Decent benefits are important so people can afford healthy food and special diets.  Some temporary benefit changes have been made, including continuation of disability benefits, no work conditions and sanctions in Employment and Support Allowance (ESA).  Also suspension of face-to-face assessments, which in any case are discredited (see Work and Pensions Committee inquiry into ESA and PIP assessments).

But we are worried by the switch to telephone interviews to assess new claims (such as DLA to PIP), that people will be disadvantaged and scored down.  It is very stressful to be put through disability benefit assessments, people should be able to access benefits without stress.  With telephone assessments, people get a call while alone, may be asked for important information at a time when they are unprepared and unsupported, and could be assessed without supporting information from GPs and other professionals, so will lose out.  Those of us who are survivors of child abuse, domestic violence, rape, war and other trauma find it especially stressful to talk to a stranger about why we need disability benefits where we often have to disclose very personal information.

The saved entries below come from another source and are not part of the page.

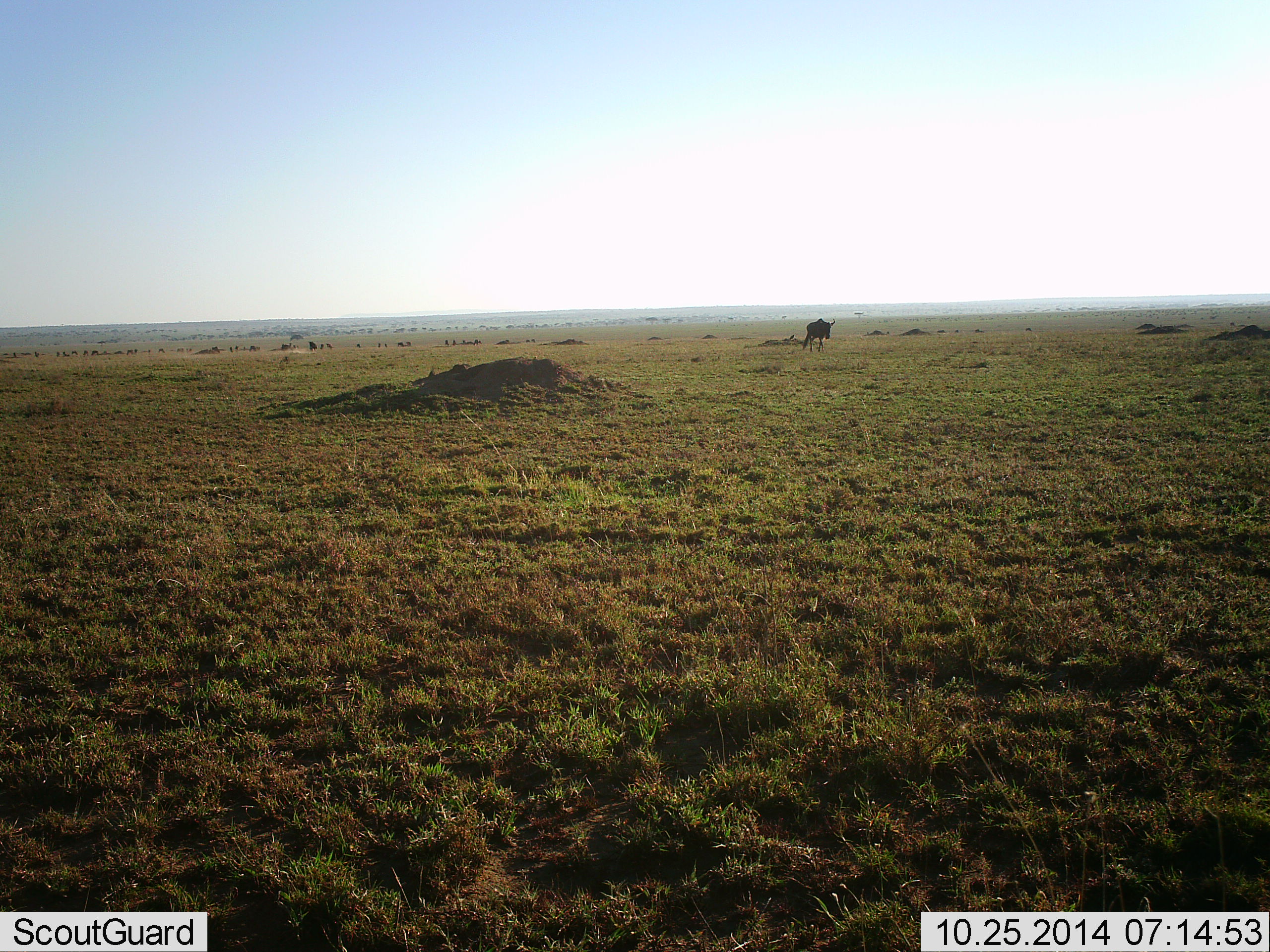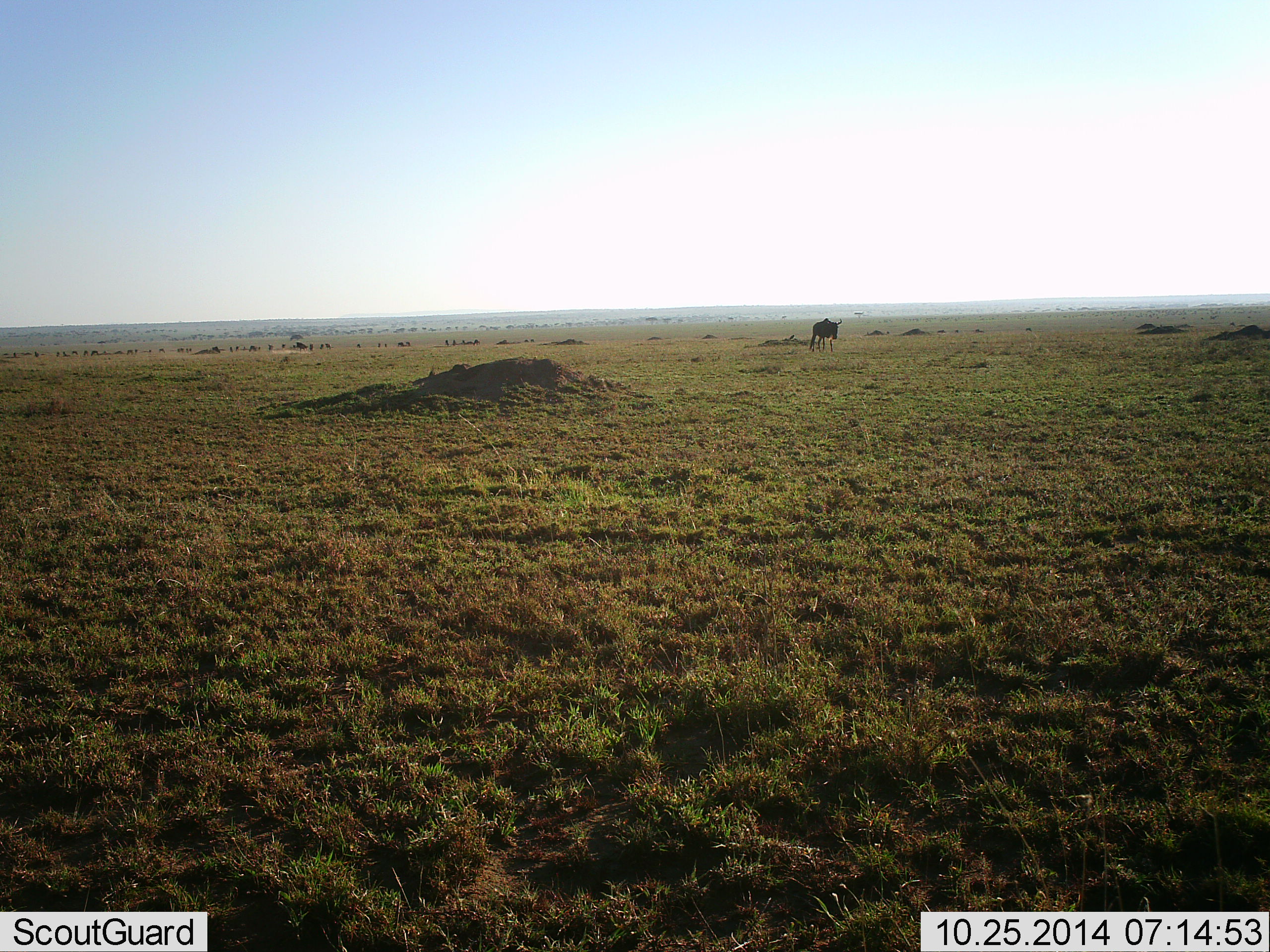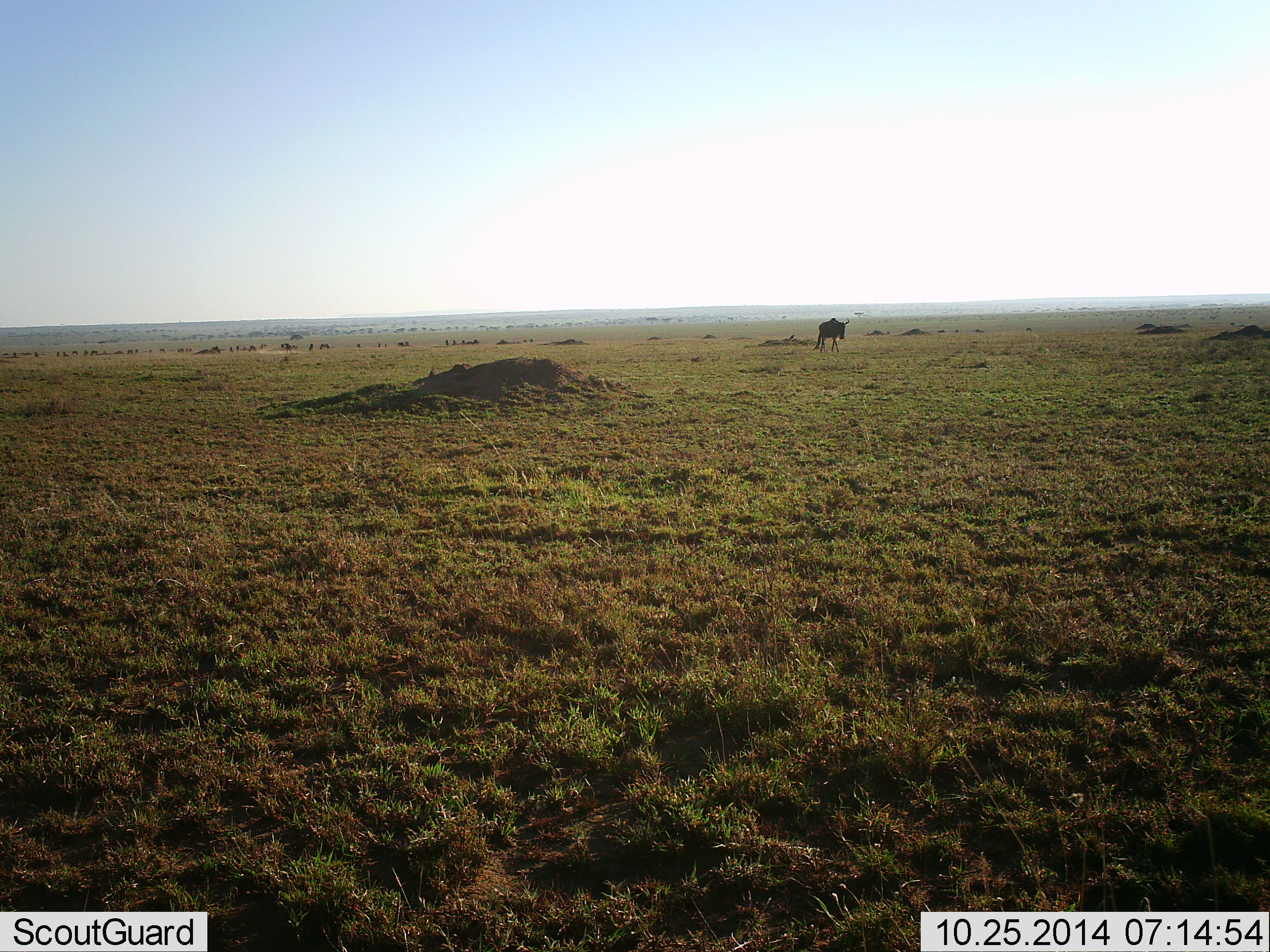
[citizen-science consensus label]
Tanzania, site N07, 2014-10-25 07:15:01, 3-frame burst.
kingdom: Animalia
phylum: Chordata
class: Mammalia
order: Artiodactyla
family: Bovidae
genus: Connochaetes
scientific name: Connochaetes taurinus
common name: blue wildebeest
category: wildebeest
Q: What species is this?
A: Wildebeest (blue wildebeest) (Connochaetes taurinus).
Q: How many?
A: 11-50.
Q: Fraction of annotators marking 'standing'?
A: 17%.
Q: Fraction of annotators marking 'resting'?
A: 0%.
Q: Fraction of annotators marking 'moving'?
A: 100%.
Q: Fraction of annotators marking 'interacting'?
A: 0%.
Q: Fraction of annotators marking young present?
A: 0%.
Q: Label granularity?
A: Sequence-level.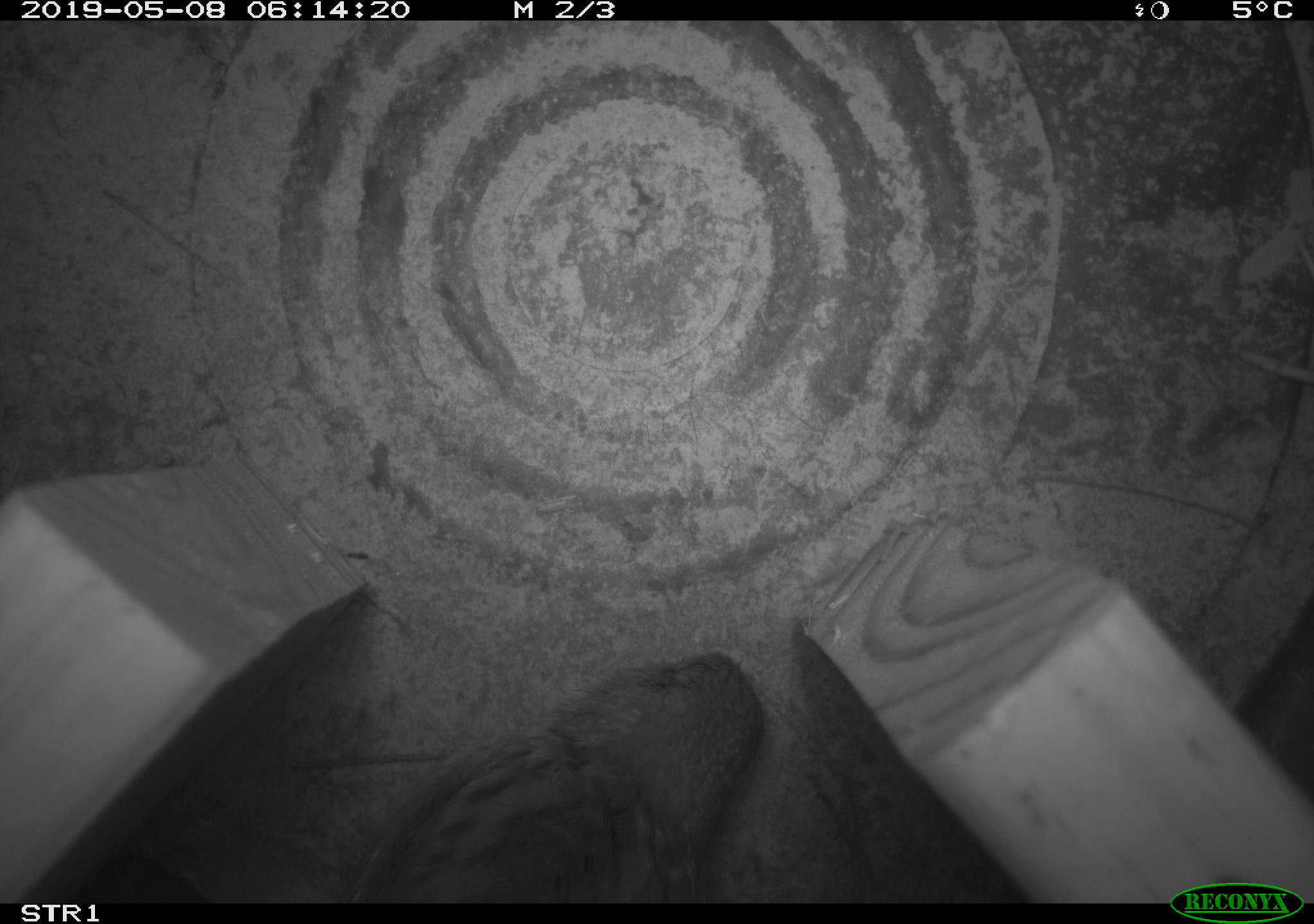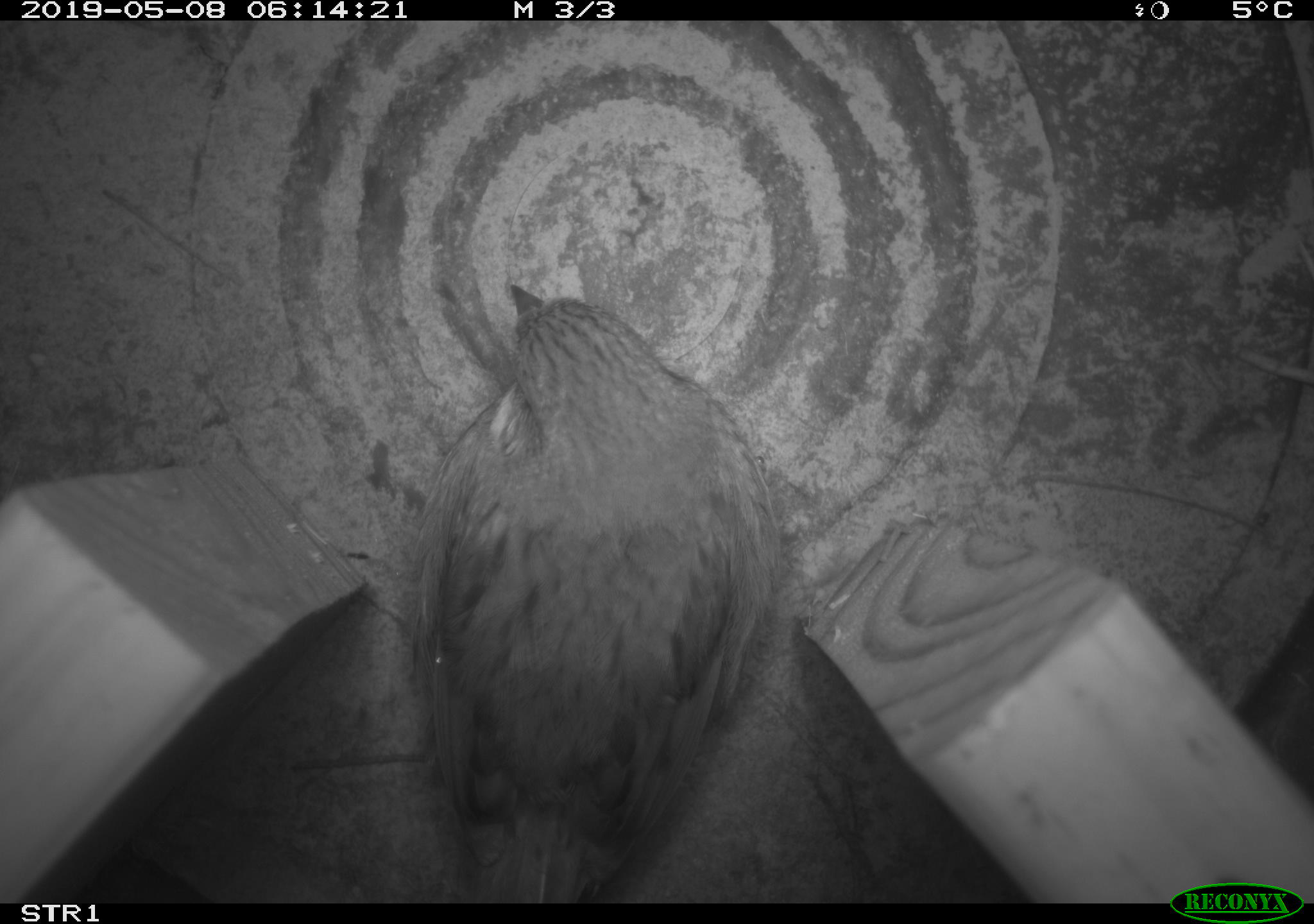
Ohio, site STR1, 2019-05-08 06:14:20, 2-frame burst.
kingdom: Animalia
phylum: Chordata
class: Aves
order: Passeriformes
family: Passerellidae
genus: Melospiza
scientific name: Melospiza melodia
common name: song sparrow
Song sparrow (Melospiza melodia).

Universal Credit personal allowance has been increased by £20 a week, but still cuts benefits compared to before, through the five-week wait, loss of severe disability premium, the cut to disabled child element, and many other features.  Employment and Support Allowance has not been increased, which from April 2017 was already cut to JSA level for sick and disabled people in the Work-Related Activity Group (£74.35).  This is far below even the Statutory Sick Pay (£95.85) which people rightly complained is not enough to live on.  Neither has Carers Allowance been increased.  The government requires family carers to do 35 hours a week for £67.25 (England rate), while accepting care provided remotely.

Disabled women seeking asylum are barred from getting disability benefits.  Global Women Against Deportations (GWAD) highlights that though the government announced Section 4 support for “failed” asylum seekers, offering accommodation and financial support, many fear being at risk of deportation if they come forward.  Cristel Amiss from GWAD said: “It is a very genuine worry. . . that if they go to the state for help they can be a target down the line.  The virus is very quick at spreading and asylum seekers are in particularly difficult situations, usually in hostels with people from many different countries and backgrounds living close together.  Those that are on asylum support get just £37 a week and are often living in overcrowded asylum housing, sharing bathrooms and a kitchen which make it almost impossible to keep yourself safe and follow isolating rules.”

We are supporting the urgent demand for a Care Income Now! so that caring for people and the natural world – care work we do for ourselves and for others – becomes the priority. Scrapping HS2 (£106 billion) and Trident (£205 billion) would help fund this.

In the meantime we are supporting calls for immediate increases to disability benefits and to Child Benefit and urgent access to food, daily living support and medical treatment for all.